Influence of sulfonated SiO2 in sulfonated polyether ether ketone nanocomposite membrane in microbial fuel cell

Abstract

Microbial fuel cell (MFC) is a bioreactor for simultaneous electricity generation and wastewater treatment. Modified nanocomposite membranes based on sulfonated poly ether ether ketone (SPEEK) and sulfonated SiO2 (SiO2–SO3H) were fabricated and evaluated in a microbial fuel cell configuration. Proton conductivity, water uptake, ion exchange capacity (IEC), oxygen crossover, internal resistance and MFC performance of SPEEK membrane, SPEEK incorporated with silica (SPEEK-SiO2) composite membrane and SPEEK incorporated with various percentages of sulfonated silica composite membranes (S-2.5%, S-5%, S-7.5% and S-10%) were studied and compared. The results revealed that the incorporation of sulfonated SiO2 improved the proton conductivity of the SPEEK membrane effectively and exhibited the highest peak power density of 1008mWm−2 for S-7.5%, when compared to 680mWm−2 and 802mWm−2 obtained for SPEEK and SPEEK-SiO2 membranes respectively in a single chambered microbial fuel cell (SCMFC).
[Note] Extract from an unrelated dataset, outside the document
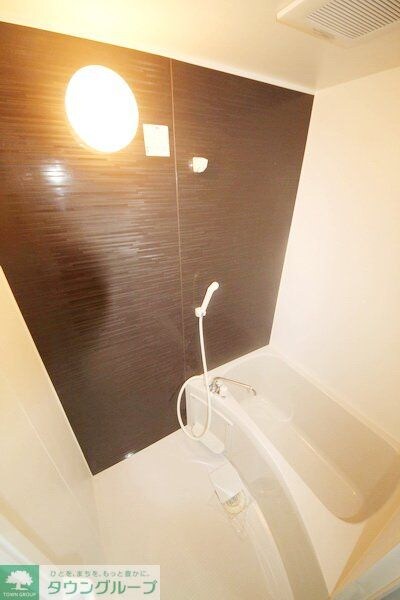 アーバンコート浦和の物件内観写真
In comparison to Nafion 115 (320mWm−2) the composite membrane delivered more than 3-fold higher power density in the same MFC setup. The oxygen mass transfer coefficient (KO) of the composite membranes decreased with the increase in the sulfonated SiO2 content of the membrane. The internal resistance for S-7.5% and SPEEK membranes were measured to be 46Ω and 71Ω respectively. The improved performance of the composite membranes was due to the higher proton conductivity of the introduced SiO2–SO3H that facilitated an effective proton transfer in the membrane.